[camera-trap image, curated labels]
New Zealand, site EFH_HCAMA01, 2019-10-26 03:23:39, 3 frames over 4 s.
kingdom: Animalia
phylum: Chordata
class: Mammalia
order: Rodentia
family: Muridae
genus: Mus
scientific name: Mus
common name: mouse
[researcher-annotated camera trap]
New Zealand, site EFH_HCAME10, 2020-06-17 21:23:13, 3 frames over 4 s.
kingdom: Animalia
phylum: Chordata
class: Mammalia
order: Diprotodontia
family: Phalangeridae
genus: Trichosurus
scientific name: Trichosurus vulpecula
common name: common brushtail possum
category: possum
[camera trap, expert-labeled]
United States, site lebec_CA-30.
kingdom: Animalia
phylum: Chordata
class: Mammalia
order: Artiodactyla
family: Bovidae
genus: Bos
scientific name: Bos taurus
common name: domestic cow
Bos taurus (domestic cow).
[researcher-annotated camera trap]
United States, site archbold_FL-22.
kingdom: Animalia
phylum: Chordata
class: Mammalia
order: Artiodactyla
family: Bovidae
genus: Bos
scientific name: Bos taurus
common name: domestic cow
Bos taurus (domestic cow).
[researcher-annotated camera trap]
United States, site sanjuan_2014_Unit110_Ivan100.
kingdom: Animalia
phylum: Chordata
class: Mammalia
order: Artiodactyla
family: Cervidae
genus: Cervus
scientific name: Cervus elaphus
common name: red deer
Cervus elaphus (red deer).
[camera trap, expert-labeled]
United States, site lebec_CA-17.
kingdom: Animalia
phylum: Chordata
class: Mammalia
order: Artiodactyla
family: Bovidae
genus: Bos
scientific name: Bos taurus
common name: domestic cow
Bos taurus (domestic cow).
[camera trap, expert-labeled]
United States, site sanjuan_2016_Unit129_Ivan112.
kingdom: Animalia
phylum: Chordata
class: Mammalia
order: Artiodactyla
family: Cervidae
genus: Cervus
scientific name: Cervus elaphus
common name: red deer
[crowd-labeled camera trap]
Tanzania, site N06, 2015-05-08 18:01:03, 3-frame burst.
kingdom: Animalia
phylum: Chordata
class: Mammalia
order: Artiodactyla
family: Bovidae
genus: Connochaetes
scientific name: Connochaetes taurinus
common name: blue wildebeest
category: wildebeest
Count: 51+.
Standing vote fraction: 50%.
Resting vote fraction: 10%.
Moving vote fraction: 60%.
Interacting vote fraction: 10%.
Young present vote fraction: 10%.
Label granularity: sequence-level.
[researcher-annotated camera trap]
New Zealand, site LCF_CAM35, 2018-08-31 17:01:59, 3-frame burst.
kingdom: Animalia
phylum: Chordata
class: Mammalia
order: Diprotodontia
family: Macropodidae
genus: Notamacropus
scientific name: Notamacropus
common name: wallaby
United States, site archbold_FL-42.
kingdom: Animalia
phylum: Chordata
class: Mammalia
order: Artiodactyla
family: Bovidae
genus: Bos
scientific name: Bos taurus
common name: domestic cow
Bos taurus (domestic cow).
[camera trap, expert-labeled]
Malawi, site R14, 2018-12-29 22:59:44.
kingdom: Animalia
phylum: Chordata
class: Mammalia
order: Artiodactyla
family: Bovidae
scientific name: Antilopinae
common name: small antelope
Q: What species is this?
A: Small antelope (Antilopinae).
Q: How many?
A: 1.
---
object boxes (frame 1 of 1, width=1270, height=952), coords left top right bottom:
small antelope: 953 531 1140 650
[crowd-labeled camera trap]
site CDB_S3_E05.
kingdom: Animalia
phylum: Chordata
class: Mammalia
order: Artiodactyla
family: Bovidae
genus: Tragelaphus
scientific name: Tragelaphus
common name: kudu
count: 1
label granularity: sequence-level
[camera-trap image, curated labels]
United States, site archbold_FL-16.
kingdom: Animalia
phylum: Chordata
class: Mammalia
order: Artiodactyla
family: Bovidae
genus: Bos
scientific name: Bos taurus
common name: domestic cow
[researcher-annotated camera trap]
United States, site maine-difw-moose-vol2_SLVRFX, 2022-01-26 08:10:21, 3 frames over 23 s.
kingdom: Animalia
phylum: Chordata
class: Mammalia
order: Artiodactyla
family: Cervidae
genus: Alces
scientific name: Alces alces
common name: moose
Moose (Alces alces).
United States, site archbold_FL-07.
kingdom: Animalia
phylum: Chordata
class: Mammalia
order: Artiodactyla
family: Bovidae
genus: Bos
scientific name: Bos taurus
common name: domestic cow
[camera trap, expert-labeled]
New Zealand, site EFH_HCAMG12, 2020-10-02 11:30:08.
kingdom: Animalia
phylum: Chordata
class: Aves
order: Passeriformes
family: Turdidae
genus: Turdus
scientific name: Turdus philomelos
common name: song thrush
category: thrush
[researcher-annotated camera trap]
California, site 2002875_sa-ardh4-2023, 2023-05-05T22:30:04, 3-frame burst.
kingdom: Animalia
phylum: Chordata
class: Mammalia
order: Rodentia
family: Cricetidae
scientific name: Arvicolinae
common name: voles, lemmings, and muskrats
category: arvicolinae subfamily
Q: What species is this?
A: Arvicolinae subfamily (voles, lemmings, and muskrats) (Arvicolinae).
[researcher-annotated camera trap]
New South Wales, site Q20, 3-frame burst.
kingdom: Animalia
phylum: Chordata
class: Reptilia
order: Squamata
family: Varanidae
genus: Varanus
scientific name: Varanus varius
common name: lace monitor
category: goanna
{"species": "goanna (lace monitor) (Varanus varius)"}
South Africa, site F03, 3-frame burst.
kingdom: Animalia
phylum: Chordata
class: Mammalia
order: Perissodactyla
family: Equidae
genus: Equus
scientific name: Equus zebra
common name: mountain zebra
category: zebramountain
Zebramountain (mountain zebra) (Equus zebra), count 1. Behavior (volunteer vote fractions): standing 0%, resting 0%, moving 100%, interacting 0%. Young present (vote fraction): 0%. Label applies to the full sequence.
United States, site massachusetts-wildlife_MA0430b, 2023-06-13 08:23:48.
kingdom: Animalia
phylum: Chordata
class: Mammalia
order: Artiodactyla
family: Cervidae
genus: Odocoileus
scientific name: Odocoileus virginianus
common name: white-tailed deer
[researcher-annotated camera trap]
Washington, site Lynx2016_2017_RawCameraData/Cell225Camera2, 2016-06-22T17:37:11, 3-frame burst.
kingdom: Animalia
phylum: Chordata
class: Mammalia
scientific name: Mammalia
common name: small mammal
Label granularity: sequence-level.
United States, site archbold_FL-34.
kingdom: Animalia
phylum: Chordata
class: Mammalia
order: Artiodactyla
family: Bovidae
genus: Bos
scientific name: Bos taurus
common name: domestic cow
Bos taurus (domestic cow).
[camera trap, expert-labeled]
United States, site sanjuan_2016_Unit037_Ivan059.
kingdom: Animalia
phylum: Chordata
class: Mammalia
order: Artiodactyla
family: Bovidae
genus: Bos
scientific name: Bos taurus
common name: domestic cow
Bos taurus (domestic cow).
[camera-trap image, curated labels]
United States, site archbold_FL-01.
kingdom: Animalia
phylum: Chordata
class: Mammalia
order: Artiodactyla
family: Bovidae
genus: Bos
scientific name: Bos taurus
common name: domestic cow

▬▬▬▬▬▬▬▬▬▬

**Task to complete**
All lines above holding the word "frames" make up the answer; copy each one.

**Response**
New Zealand, site EFH_HCAMA01, 2019-10-26 03:23:39, 3 frames over 4 s.
New Zealand, site EFH_HCAME10, 2020-06-17 21:23:13, 3 frames over 4 s.
United States, site maine-difw-moose-vol2_SLVRFX, 2022-01-26 08:10:21, 3 frames over 23 s.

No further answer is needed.